Banking sectors are taking measures to mobilize the support system on an everyday basis with business continuity plans, contingency plans. Also, it has reached out to financial regulators to facilitate capital requirements besides easing loan allocation and cutting interest rates adhering to its center’s policies and regulations. The RBI reduced liquidity coverage ratio (LCR) from 100% to 80% to survive the stress by providing short-term resilience to any liquidity disturbance thereby, ensuring liquidity sufficiency. When there is enough flow of liquid assets without impediments, it becomes easy to obtain funds through them.

Pushing banks to digitalization

With the on-going pandemic tension, we can observe that the digital channels are the unanimous option to deliver majority of transactions and services. The pandemic has significantly reduced offline transactions whilst the government is urging people to embrace digital operations as physical currencies could act as carriers and transmitters of the virus. Thereby, we are seeing a 42% increase in the number of people using digital payments fairly which means the present situation has brought it not-so-tech savy crowd closer to the digital environment. Even after the settling of corona crisis, people would still prefer going cashless with QR code based payments, internet banking, touch-based cards, Gpay, PhonePe, etc concerning the aftermath of the pandemic.

Sustaining with RPA

In order to sustain in this ecosystem, banks shall start to accelerate the mobile transaction mechanism, initiating new onboarding capabilities, increasing limits at POS, establishing updates regulation, improving security to manage money online with regulators. Banks adopting RPA improves agility- by automating manual and repetitive tasks such as e-mail responders, support system and account flexibility. Process Automation ensures lesser human intervention thereby reducing the risk of human errors and accelerating processes. Communication and transfer of huge volumes of data from legacy system to new models become seamless with shorter turnaround time per request- for a customer-centric approach. Thus, we can say the RPA brings down labour costs and improves operational efficiency. This is just not all, RPA can tracks customer details in no time and addresses their query quickly reducing waiting period. Once RPA resolves the lower priority tasks, it automatically finds time and space for the employees to focus on high priority tasks and other innovative ideas to improve customer relation.

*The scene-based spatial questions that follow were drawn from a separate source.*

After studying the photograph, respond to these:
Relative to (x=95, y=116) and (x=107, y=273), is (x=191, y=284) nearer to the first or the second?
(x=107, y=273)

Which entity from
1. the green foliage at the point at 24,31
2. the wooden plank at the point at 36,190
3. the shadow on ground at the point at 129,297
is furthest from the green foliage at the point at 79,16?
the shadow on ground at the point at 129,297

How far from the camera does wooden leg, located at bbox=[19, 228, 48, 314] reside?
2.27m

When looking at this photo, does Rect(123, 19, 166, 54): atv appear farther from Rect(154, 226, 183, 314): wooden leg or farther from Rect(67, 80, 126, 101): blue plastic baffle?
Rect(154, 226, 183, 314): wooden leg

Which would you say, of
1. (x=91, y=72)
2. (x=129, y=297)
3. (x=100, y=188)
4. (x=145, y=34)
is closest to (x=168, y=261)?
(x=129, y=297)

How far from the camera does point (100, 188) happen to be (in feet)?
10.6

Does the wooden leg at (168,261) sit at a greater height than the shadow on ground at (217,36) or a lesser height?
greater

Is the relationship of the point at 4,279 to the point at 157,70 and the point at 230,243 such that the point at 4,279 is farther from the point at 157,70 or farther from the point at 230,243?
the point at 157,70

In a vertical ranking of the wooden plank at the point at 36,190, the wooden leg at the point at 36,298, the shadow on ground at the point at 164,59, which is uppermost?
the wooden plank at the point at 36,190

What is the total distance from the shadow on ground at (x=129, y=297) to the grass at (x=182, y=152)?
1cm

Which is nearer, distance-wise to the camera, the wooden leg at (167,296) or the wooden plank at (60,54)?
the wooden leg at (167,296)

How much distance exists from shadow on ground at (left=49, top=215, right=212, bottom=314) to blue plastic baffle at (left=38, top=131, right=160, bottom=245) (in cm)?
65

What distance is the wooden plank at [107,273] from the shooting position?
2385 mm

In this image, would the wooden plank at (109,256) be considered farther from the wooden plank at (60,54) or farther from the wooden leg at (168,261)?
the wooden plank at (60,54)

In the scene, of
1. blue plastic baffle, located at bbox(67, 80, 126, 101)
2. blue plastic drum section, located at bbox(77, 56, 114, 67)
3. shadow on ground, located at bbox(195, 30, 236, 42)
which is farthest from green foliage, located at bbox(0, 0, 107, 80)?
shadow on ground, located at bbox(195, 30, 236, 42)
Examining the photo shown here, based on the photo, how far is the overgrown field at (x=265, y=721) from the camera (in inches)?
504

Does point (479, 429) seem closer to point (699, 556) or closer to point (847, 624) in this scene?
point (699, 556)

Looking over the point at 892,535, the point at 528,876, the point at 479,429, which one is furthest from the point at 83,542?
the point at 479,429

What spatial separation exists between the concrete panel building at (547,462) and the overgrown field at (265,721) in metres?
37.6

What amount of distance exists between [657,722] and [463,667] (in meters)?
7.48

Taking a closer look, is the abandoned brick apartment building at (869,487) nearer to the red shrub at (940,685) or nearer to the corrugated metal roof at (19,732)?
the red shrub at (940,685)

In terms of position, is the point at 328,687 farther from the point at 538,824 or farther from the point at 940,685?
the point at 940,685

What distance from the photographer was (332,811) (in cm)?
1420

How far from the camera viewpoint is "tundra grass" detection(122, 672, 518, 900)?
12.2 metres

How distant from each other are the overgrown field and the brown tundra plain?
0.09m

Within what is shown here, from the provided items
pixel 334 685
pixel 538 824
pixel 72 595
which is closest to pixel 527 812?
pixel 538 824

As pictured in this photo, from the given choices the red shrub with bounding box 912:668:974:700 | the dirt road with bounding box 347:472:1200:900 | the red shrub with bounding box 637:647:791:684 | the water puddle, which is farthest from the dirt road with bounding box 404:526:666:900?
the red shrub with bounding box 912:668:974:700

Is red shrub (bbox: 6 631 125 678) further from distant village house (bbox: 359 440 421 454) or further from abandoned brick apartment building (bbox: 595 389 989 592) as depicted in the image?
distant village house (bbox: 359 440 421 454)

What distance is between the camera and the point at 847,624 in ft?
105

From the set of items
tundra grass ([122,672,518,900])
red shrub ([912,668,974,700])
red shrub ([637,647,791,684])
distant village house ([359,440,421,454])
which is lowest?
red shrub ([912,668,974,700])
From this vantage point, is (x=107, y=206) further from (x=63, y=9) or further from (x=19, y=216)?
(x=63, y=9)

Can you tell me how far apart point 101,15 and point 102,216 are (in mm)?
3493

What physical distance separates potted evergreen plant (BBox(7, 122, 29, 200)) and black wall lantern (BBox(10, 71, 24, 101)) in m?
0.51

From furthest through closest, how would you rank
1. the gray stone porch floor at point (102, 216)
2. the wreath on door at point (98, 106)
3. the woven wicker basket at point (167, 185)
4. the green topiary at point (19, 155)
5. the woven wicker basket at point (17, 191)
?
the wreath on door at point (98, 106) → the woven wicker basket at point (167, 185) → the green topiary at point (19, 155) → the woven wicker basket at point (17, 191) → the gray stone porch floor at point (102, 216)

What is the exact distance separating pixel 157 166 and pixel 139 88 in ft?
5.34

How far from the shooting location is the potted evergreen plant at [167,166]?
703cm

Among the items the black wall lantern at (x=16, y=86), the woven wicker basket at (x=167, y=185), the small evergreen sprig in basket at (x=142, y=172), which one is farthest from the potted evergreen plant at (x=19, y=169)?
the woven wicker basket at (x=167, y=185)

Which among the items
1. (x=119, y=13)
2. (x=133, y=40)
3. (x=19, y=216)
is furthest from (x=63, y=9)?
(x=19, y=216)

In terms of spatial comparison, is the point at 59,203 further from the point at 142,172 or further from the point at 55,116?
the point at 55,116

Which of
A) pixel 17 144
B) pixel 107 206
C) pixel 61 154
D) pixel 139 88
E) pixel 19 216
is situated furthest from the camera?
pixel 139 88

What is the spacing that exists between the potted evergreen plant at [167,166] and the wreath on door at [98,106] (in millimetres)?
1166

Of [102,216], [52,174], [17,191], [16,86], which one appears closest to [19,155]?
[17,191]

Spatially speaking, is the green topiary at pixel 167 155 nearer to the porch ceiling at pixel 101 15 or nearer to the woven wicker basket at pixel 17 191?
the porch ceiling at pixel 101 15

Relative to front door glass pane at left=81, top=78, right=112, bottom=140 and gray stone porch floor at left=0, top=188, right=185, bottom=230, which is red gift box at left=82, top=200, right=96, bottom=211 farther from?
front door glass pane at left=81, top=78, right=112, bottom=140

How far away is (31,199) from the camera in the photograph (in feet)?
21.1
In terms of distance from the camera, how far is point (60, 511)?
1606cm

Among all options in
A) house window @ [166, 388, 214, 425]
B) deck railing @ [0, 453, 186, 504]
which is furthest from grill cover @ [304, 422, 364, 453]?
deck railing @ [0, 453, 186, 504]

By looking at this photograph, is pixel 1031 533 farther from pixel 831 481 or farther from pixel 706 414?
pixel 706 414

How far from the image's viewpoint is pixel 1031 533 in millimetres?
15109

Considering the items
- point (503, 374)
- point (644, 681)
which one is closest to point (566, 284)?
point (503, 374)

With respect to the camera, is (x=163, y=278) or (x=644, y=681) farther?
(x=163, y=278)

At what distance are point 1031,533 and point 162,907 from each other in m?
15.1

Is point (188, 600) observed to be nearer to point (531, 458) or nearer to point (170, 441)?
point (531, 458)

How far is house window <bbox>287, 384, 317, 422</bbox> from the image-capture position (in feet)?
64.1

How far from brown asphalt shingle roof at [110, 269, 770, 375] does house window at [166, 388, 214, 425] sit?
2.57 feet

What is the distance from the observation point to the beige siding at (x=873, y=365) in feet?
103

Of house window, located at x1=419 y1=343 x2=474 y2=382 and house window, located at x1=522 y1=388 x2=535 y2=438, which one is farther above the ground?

Conclusion: Embracing the new normal

Considering the unprecedented times that we are in today, it is inspiriting to see RBI taking steps to these issues at war footing. We believe these measures to pump in the required liquidity, bring about sufficient credit flow and extend its hand to provide flexibility in practicing regulatory forbearance. Banks embracing technologies like RPA allow customers to quickly transact or operate their account without having to wait for physical approval. Also, operating with agile methodology means supporting customers at any point during crisis by responding to their redefined expectations, currently, via digital channels. From being a just a support system, technology will now take the frontline in banking sector. Automation will rule over the banking ecosystem and the digital tools will become inevitable pertinent in banking and finance sectors and shall outlast the pandemic. People and businesses will now perceive this as the new normal of the future.

Views expressed in the article are the personal opinion of Mahalakshmi Santaram, Head of Client Engagement Solutions and Management, Banking and Financial Services, Aspire Systems.